## EXERCISE DESCRIPTION
Convert everything in the listing from the line containing "What is the sorted order of" down to the line containing "1219 inches", both included, into a JSON list of strings with one string per line and blank lines left out.

## Spatial data with pictures
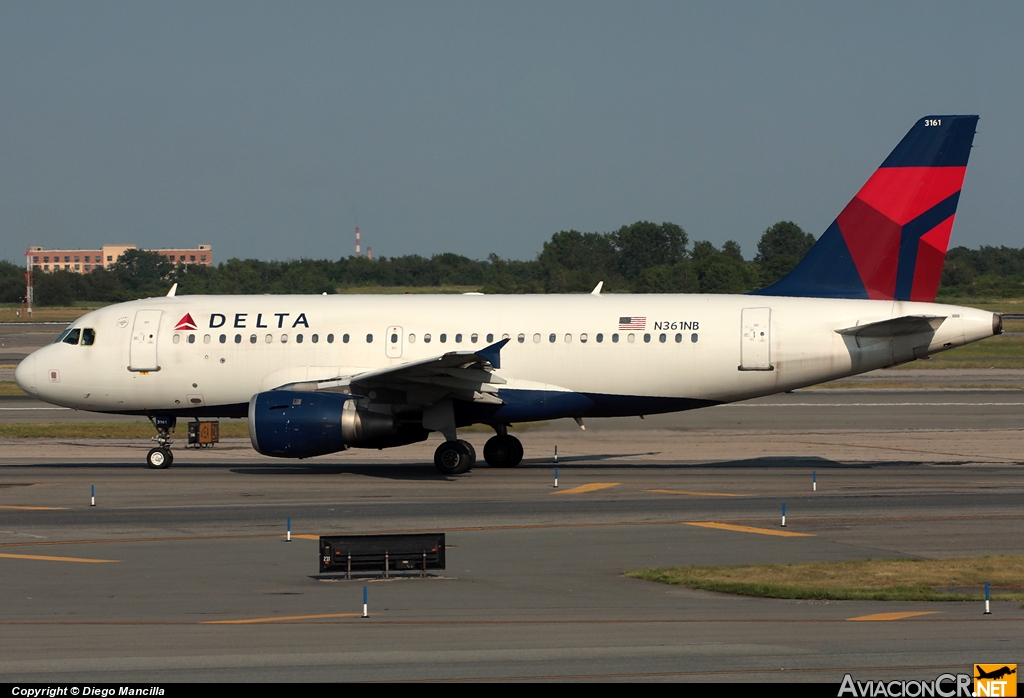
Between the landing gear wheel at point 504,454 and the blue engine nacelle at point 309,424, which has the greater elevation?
the blue engine nacelle at point 309,424

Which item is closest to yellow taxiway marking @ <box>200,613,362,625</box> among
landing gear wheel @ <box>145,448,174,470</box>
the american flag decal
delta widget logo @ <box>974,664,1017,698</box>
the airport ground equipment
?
the airport ground equipment

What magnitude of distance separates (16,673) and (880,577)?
459 inches

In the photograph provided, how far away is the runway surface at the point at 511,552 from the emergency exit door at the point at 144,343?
2.78 metres

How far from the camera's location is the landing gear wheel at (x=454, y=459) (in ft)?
94.2

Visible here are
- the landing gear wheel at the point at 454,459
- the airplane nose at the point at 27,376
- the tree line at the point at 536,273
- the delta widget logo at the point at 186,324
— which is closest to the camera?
the landing gear wheel at the point at 454,459

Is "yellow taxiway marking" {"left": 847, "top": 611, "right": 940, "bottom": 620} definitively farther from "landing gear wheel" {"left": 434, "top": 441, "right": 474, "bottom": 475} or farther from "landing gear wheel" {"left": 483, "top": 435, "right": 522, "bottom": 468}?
"landing gear wheel" {"left": 483, "top": 435, "right": 522, "bottom": 468}

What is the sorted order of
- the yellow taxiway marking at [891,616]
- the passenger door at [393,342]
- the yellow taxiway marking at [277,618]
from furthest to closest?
the passenger door at [393,342] → the yellow taxiway marking at [891,616] → the yellow taxiway marking at [277,618]

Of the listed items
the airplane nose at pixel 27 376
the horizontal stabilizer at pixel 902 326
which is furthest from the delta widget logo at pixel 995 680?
the airplane nose at pixel 27 376

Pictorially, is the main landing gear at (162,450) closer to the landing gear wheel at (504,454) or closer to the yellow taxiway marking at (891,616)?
the landing gear wheel at (504,454)

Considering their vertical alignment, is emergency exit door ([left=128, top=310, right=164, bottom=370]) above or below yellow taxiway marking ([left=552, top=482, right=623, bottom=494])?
above

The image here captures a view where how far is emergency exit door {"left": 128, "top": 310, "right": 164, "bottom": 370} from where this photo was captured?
1219 inches

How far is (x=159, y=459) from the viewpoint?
30.6 meters

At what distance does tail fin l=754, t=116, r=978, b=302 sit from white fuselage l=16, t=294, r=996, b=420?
2.09 feet

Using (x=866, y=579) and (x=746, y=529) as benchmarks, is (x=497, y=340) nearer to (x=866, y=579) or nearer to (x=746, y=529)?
(x=746, y=529)
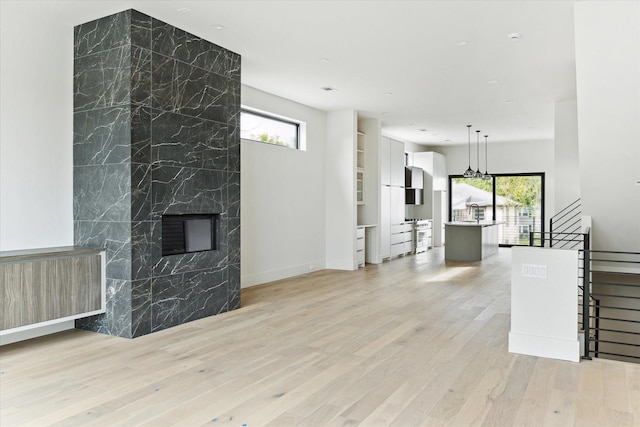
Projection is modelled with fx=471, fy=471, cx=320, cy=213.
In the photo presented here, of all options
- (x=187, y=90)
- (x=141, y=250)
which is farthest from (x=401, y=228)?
(x=141, y=250)

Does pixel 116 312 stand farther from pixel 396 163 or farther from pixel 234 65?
pixel 396 163

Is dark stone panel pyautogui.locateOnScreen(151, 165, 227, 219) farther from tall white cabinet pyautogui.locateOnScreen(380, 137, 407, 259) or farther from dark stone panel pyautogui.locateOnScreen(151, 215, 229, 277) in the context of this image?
tall white cabinet pyautogui.locateOnScreen(380, 137, 407, 259)

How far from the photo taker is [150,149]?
4297 mm

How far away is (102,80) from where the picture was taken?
4309mm

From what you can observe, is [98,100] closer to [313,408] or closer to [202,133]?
[202,133]

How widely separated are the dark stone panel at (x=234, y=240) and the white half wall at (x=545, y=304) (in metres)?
2.92

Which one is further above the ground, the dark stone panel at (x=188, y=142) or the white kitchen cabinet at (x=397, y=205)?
the dark stone panel at (x=188, y=142)

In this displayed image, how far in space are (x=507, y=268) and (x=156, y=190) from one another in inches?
269

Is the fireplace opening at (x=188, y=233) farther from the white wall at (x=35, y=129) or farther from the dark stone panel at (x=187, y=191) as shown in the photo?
the white wall at (x=35, y=129)

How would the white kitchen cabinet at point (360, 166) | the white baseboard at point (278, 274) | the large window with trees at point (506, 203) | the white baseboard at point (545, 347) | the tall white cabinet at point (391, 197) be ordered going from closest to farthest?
the white baseboard at point (545, 347)
the white baseboard at point (278, 274)
the white kitchen cabinet at point (360, 166)
the tall white cabinet at point (391, 197)
the large window with trees at point (506, 203)

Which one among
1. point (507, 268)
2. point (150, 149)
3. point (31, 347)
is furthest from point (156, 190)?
point (507, 268)

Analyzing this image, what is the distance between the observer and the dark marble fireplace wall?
4.17 metres

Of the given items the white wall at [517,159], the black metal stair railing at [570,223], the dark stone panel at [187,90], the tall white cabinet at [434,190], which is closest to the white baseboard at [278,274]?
the dark stone panel at [187,90]

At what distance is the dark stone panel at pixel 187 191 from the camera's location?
14.4 feet
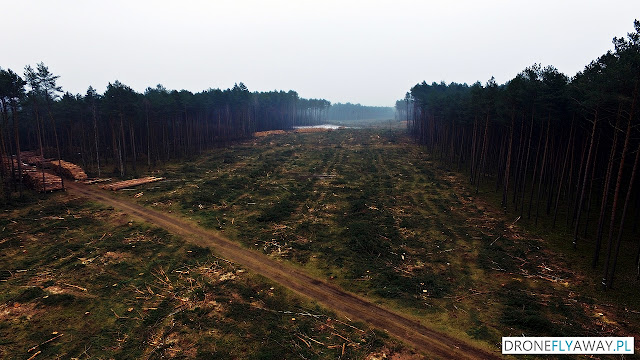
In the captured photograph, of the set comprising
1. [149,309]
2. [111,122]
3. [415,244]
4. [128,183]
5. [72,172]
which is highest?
[111,122]

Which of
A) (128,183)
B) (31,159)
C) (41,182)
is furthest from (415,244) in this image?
(31,159)

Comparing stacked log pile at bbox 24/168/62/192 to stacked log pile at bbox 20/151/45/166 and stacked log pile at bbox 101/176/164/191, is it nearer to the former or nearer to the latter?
stacked log pile at bbox 101/176/164/191

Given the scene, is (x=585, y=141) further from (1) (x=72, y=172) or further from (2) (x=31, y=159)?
(2) (x=31, y=159)

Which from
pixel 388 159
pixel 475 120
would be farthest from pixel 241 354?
pixel 388 159

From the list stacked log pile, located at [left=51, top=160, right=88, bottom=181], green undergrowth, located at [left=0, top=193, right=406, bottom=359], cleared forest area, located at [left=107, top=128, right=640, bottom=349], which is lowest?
green undergrowth, located at [left=0, top=193, right=406, bottom=359]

## EXPECTED ANSWER
[
  "What is the sorted order of",
  "- the yellow taxiway marking at [891,616]",
  "- the passenger door at [393,342]",
  "- the yellow taxiway marking at [277,618]",
  "from furthest to closest?",
  "the passenger door at [393,342] → the yellow taxiway marking at [891,616] → the yellow taxiway marking at [277,618]",
  "Of the listed items",
  "the airplane nose at pixel 27 376",
  "the horizontal stabilizer at pixel 902 326",
  "which is furthest from the delta widget logo at pixel 995 680?",
  "the airplane nose at pixel 27 376",
  "Pictorially, is the main landing gear at (162,450) closer to the landing gear wheel at (504,454) or closer to the yellow taxiway marking at (891,616)?",
  "the landing gear wheel at (504,454)",
  "Considering their vertical alignment, is emergency exit door ([left=128, top=310, right=164, bottom=370]) above or below yellow taxiway marking ([left=552, top=482, right=623, bottom=494])?",
  "above",
  "The image here captures a view where how far is emergency exit door {\"left\": 128, \"top\": 310, \"right\": 164, \"bottom\": 370} from where this photo was captured?",
  "1219 inches"
]